Emotions are simple messengers and yet sometimes we cling to them, to our own emotions and those of others, as if they defined us. Nowadays, there’s a lot of talk about the importance of learning to manage emotions. Sure, let us not start handing out anger for free, but what if our emotions helped us understand who we are and what we need to be well? In other words, what feels good gives us pleasure, and what feels bad causes discomfort, basic codes for understanding what lies behind a particular emotion. And yet I think most of us ignore this simple truth all the time. And if we overlook our most basic emotions, what about everything else?

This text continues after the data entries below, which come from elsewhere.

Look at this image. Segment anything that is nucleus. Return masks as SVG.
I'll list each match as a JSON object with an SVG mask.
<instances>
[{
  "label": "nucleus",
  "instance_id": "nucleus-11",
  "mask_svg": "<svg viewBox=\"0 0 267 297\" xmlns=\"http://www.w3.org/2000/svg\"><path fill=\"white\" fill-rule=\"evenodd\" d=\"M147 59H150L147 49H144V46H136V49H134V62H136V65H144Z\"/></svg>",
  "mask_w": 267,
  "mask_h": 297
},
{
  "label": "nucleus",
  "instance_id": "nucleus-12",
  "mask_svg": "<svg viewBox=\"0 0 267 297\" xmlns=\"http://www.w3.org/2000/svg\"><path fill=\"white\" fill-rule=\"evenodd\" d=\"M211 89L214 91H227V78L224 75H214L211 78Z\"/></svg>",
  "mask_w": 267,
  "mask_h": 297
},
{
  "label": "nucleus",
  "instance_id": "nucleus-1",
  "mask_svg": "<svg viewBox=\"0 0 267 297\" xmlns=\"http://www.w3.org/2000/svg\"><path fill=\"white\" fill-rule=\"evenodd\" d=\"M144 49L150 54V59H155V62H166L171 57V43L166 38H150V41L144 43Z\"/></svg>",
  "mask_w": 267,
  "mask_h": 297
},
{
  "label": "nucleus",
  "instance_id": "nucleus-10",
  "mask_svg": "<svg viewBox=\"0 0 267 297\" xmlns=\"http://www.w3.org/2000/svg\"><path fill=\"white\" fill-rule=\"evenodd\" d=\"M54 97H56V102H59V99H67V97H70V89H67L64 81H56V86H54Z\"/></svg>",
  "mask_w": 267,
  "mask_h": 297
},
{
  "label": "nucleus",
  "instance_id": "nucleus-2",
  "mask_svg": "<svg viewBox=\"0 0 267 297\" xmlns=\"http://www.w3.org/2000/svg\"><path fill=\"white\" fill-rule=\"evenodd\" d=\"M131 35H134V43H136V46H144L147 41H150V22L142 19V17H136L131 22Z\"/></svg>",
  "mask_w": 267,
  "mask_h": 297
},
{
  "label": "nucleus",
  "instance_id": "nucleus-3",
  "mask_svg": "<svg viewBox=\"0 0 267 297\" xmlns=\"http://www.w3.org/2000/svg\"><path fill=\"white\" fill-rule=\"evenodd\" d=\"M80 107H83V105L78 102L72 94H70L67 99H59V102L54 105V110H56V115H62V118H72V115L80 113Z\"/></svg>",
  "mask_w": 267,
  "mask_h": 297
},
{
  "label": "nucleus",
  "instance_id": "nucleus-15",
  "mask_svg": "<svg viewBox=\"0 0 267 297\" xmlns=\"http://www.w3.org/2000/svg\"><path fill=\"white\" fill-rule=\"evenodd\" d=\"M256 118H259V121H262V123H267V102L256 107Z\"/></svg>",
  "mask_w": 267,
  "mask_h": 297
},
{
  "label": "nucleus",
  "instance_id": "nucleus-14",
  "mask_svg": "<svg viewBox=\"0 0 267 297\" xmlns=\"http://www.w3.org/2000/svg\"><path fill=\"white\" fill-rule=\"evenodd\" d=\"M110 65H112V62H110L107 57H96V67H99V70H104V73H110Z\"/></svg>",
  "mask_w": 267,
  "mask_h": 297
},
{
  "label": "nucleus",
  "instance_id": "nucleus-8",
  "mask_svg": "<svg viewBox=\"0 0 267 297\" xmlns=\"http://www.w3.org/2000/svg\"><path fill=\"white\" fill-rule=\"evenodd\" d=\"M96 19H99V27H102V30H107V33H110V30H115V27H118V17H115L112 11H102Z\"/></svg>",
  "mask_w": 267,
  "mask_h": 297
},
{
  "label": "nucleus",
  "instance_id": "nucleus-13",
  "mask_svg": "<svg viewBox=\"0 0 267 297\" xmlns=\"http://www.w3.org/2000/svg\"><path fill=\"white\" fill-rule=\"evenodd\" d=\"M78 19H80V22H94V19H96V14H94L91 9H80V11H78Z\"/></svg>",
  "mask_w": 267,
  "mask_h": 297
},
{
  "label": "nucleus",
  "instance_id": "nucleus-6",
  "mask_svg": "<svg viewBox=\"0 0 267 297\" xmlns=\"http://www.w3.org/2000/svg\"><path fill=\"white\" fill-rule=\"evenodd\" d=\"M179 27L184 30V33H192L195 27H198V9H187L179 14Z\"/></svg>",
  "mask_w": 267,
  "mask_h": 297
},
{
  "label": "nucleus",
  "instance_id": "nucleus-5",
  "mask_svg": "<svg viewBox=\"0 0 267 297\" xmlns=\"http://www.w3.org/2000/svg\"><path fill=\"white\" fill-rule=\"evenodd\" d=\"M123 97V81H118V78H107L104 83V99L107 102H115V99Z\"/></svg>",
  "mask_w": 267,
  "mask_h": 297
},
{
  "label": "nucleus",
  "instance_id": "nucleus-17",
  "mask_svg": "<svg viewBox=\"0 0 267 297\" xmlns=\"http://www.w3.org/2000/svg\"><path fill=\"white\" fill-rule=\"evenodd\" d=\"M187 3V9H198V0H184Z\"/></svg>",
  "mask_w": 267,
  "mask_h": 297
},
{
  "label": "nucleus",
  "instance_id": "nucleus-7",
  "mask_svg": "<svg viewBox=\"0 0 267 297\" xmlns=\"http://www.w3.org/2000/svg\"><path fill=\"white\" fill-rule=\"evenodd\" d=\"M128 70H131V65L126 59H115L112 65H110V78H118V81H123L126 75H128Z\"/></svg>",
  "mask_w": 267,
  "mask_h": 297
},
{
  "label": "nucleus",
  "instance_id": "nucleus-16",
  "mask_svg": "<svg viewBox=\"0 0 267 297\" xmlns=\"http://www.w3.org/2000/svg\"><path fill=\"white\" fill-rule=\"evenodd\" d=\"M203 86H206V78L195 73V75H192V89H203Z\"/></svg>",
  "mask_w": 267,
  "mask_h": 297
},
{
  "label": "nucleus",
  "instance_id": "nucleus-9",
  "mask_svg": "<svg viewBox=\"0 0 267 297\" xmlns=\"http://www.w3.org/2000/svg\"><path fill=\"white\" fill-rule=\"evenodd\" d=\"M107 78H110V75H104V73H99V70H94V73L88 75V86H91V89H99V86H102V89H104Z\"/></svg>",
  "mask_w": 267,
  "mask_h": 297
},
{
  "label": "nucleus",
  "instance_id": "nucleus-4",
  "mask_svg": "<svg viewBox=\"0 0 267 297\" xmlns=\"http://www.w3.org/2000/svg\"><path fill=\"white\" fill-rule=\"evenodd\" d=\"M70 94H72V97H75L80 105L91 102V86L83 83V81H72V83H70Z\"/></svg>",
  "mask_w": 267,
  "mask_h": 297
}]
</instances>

I would like to see a dedicated time slot in our homes, a subject at school and compulsory training in the workplace entitled Emotional Education. In this subject, we would learn to listen to and get to know our emotions; to see not only black and white, but also grey and, perhaps, green, blue and even purple; we would deconstruct deep-rooted beliefs; and we would strip ourselves of orders and expectations. In this discipline, we would learn to look inwards. In this course, we would learn to answer and ask: who are you? After this initial training course, we would do others: We would learn about who we want to be and what we want to do when we grow up. We would learn how to make our own way, how to tread with our own footsteps, desires and wishes. In this discipline, we would learn to be.

Can you imagine a life where we could be exactly who we were meant to be?